[BEGIN Entries]
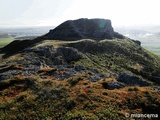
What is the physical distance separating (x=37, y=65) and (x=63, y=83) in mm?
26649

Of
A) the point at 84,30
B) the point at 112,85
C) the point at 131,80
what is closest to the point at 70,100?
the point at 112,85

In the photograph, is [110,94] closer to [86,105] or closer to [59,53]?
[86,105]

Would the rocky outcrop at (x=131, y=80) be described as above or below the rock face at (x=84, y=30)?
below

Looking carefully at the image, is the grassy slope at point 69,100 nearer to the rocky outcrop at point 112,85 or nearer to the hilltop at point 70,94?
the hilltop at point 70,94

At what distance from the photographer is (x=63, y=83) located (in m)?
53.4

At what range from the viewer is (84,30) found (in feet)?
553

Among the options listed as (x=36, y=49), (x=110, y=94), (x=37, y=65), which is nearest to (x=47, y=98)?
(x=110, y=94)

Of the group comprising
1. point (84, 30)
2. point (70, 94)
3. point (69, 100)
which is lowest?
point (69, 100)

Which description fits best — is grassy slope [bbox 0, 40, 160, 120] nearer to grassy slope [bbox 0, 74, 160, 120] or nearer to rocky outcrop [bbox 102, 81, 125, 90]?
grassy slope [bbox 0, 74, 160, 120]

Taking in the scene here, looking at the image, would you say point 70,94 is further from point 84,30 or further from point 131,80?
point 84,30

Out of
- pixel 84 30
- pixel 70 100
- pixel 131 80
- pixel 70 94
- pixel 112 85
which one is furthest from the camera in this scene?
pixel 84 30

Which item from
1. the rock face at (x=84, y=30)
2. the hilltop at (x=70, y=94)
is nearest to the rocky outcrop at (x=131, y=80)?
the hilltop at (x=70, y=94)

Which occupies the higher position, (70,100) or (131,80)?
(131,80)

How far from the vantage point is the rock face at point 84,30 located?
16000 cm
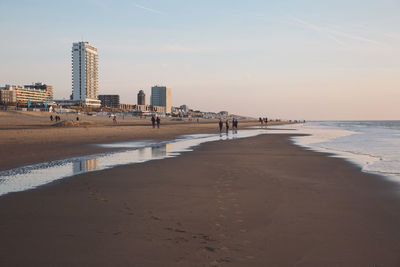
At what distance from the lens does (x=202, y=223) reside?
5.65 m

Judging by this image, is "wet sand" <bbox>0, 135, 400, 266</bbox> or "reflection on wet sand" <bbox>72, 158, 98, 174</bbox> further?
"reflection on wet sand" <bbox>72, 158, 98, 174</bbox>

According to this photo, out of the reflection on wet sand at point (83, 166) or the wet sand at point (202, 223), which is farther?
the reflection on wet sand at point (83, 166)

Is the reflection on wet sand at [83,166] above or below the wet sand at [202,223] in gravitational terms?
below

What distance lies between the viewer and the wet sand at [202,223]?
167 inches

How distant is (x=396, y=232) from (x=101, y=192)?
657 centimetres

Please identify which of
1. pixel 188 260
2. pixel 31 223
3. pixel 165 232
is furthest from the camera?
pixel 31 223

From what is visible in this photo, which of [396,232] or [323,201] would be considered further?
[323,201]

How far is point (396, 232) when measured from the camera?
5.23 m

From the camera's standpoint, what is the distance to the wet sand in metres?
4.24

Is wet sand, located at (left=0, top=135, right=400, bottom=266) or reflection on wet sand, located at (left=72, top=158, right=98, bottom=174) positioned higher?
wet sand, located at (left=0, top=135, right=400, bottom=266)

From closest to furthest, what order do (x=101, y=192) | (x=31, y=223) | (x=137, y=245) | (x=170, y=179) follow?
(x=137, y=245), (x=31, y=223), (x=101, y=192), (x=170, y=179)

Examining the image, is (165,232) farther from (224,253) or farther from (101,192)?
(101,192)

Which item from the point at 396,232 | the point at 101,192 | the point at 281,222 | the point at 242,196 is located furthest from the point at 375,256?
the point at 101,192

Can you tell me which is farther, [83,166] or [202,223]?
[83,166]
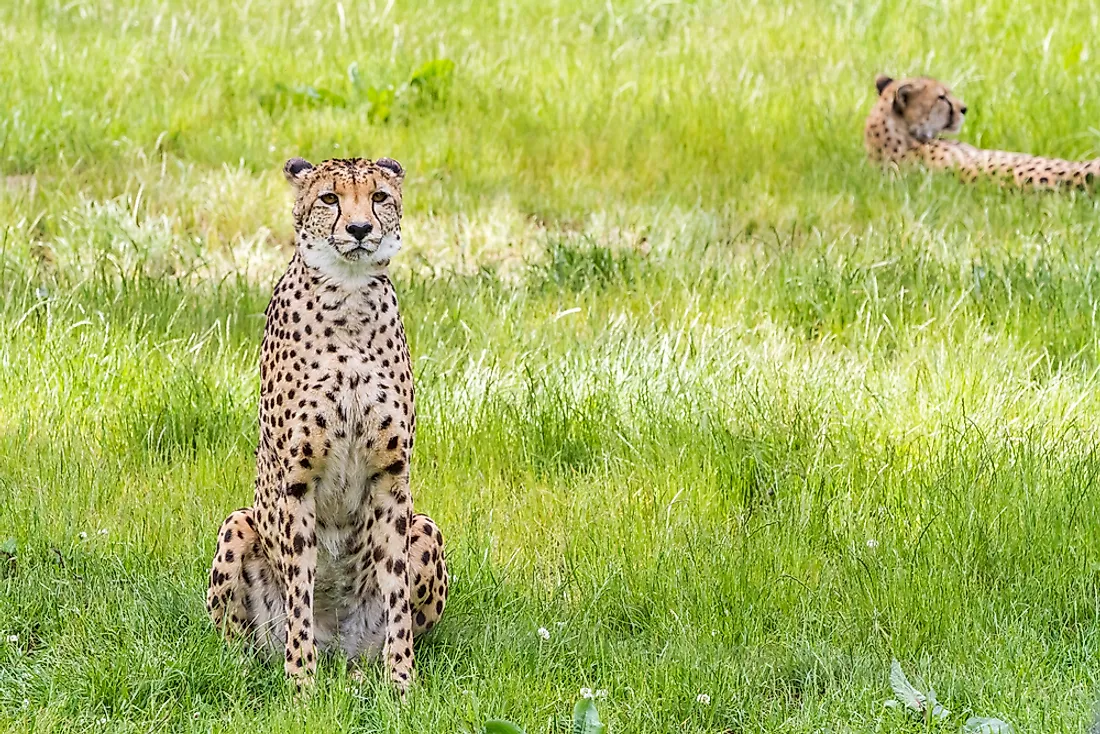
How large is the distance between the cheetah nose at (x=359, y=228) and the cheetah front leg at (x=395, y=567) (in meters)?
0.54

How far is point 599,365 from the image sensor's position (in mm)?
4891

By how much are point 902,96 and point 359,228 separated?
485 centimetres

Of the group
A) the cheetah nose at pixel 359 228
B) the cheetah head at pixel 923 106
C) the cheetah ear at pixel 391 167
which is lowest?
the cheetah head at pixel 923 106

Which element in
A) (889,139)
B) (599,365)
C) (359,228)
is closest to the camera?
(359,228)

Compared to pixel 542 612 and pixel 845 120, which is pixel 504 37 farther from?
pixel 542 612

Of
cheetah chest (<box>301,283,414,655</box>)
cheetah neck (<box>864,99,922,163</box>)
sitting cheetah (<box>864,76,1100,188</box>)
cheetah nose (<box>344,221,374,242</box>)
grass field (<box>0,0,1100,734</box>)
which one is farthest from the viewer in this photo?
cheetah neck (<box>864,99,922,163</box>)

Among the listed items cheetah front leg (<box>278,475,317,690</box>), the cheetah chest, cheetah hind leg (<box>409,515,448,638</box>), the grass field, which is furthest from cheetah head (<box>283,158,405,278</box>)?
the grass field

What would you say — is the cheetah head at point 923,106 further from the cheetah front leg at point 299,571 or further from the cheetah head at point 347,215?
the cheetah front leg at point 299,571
[END Entries]
Given problem
Which lines of the rows above contain the string "hilltop"? Report each of those lines in full.

Result of this task
Looking carefully at the image, is the grassy slope at point 69,100 nearer to the rocky outcrop at point 112,85 or nearer to the hilltop at point 70,94?
the hilltop at point 70,94
2. the hilltop at (x=70, y=94)
the hilltop at (x=70, y=94)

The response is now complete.